+++ TEXTE CHOISI +++
22 juillet, 2021

“Traditionis custodes” : Le rite amazonien, oui, la messe tridentine, non

J’ai longtemps pensé que le pape François n’avait pas d’intérêt pour la liturgie. A la sortie de Traditionis custodes j'ai même pensé qaue le Motu proprio était principalement le reflet ou la conséquence de pressions exercées sur lui par des cardinaux désireux de réduire l’influence de la messe traditionnelle et de coincer les irréductibles critiques de François dans des réserves indiennes, isolées du reste du monde catholique et de plus en plus difficiles à rejoindre.

Est-il vrai, comme le disent certains, que les pressions des opposants à la messe tridentine (d’Andrea Grillo, le théologien italien, aux cardinaux Ouellet, Versaldi, Parolin et Stella) ont pu aboutir en raison de l’hospitalisation de François, victime en quelque sorte d’un abus de faiblesse dans cette affaire ? Cela est possible, mais ces pressions sont tombées sur un terrain favorable.

A la réflexion, il me semble que le ressentiment du pape de la « théologie du peuple » à l’égard du monde « tradi » dépasse la simple colère face à ceux qui pointent l’incompatibilité de nombre de ses enseignements avec la doctrine pérenne de l’Eglise.

Si nous sommes tant à avoir perçu la haine, la violence et la cruauté des termes du Motu proprio par lequel le pape François prétend enlever son droit de cité à la messe tridentine, pour se borner à la tolérer en l’encadrant, en l’écartant des églises paroissiales et en la soumettant à des autorisations préalables, c’est qu’elles caractérisent intrinsèquement Traditionis custodes, au nom si cynique.

Le pape ne confirme pas, en effet, les gardiens de la tradition, il institue des destructeurs de la tradition.

Pire, il institue les destructeurs de la tradition – comme les évêques partisans de la bénédiction des couples homosexuelles, ou de l’ordination des femmes, ou de l’intercommunion avec les luthériens – juges de ceux qui veulent la liturgie traditionnelle. Juges… ou tyrans dont les décisions arbitraires seront sans appel.

Hors de « son » église, point de salut.

Ce qu’il a fait est au fond en totale cohérence avec sa pensée et sa politique. Celle de la glorification du « rite amazonien » et de « l’Eglise à visage amazonien ».
+++
→ OBJECTIF:
Rédigez la suite du texte sur le motu proprio Traditionis custodes, à partir de sa dernière phrase.
+++ DONNÉES FOURNIES +++
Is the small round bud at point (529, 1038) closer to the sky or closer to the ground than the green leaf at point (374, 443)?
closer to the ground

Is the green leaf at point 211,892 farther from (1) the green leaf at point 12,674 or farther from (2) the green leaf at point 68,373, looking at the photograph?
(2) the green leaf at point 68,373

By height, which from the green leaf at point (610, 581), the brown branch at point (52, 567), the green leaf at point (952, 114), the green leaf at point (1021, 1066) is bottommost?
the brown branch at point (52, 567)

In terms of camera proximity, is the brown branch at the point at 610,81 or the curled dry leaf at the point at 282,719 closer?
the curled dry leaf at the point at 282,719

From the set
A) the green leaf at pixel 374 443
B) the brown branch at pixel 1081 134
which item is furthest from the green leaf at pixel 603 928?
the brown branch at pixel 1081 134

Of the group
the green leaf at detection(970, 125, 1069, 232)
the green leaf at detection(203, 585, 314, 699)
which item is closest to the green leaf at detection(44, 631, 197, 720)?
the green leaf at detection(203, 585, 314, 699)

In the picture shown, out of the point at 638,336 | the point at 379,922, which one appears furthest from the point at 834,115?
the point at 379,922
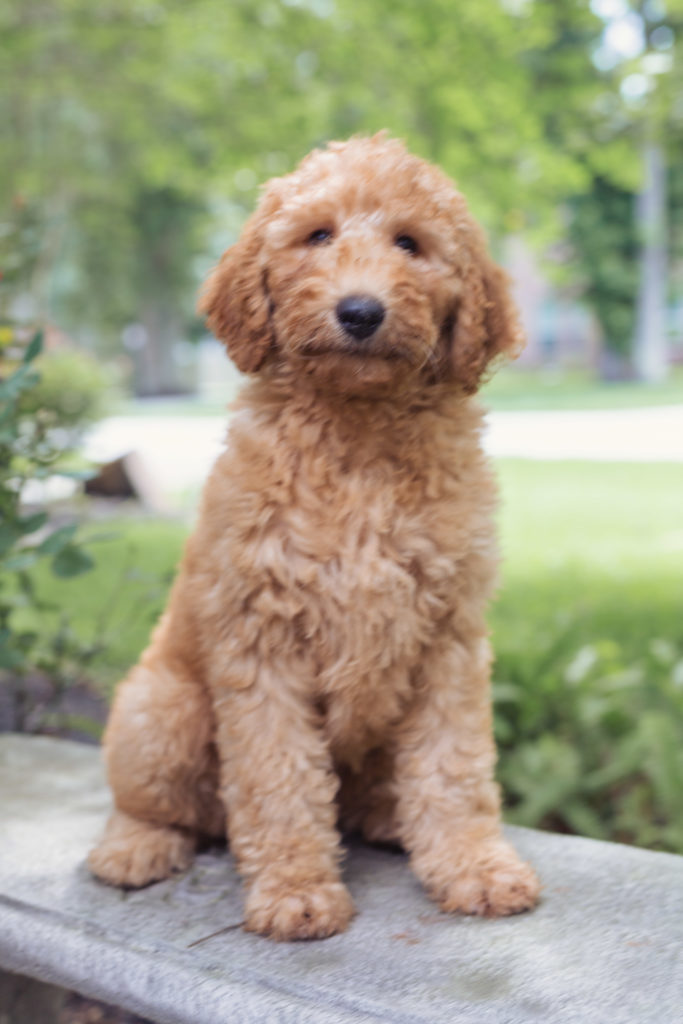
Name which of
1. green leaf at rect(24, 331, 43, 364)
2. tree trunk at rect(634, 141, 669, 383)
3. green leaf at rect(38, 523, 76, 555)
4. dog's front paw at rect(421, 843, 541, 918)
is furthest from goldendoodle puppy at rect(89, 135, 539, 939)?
tree trunk at rect(634, 141, 669, 383)

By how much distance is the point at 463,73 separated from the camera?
783 cm

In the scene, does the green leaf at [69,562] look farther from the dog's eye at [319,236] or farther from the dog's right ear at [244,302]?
the dog's eye at [319,236]

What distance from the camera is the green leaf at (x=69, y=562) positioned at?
3.58m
+++
→ RÉSULTAT OBTENU:
Souvenez-vous : en octobre 2019, au moment du synode sur l’Amazonie, il fut beaucoup question de cette nouvelle manière de célébrer la messe que le pape appelle explicitement de ses vœux pour le bénéfice des « peuples premiers », des indigènes, du « peuple » en un mot. Si épatant qu’on pourrait même en exporter des éléments dans les pays développés. L’unique forme du rite romain, sa seule lex orandi dont parle Traditionis custodes, supporte du point de vue de François tous les aménagements dès lors qu’on se contente d’y ajouter des paroles, des coutumes et des symboles païens. Des expériences sont déjà en cours en Amazonie ou en Australie.

Vous me direz : nous aussi, nous sommes des peuples autochtones, au moins de quelque part. Alors pourquoi ne pas nous laisser nos traditions ancestrales ?

Il me semble que c’est parce que nous sommes la culture colonisatrice, « développée » qui a « imposé » son langage, ses savoirs, ses modes de vie, sa technologie aux « peuples premiers » et aux cultures propres des colonisés. C’est la culture blanche et patriarcale, dirait l’idéologie « Woke ». Sans affirmer que François va jusque-là, on peut constater qu’il s’inscrit dans cette logique. La sacralité propre, la masculinité, la spiritualité et l’ordre de notre liturgie latine traditionnelle, que nourrissent tout ensemble la foi et la raison, y sont contraires.

Son christocentrisme apparaît comme un frein à l’expression de la piété populaire (telle que la conçoit François, style fête de quartier), son grégorien trop cérébral ne tient pas la comparaison face à la guitare, l’accordéon ou le tam-tam.

Beaucoup ont commenté la « fracture » qu’introduit Traditionis custodes parmi les chrétiens. Il serait plus exact de parler d’un avatar de la lutte des classes : à ma gauche, les chrétiens populaires, divers, sentant éventuellement le bouc plus que la brebis ; à ma droite, les nostalgiques d’une société patriarcale, coupables d’avoir voulu imposer leur liturgie rigide partout sur leur passage. Oppresseurs du peuple de Dieu. Coupables, aussi, de contester le « populisme » du pape qui aménage la doctrine et la morale pour la rendre conforme à un monde qui s’est affranchi du caractère absolu de la vérité et du principe de non-contradiction.

Et aujourd’hui il fait bon être à la gauche du Père.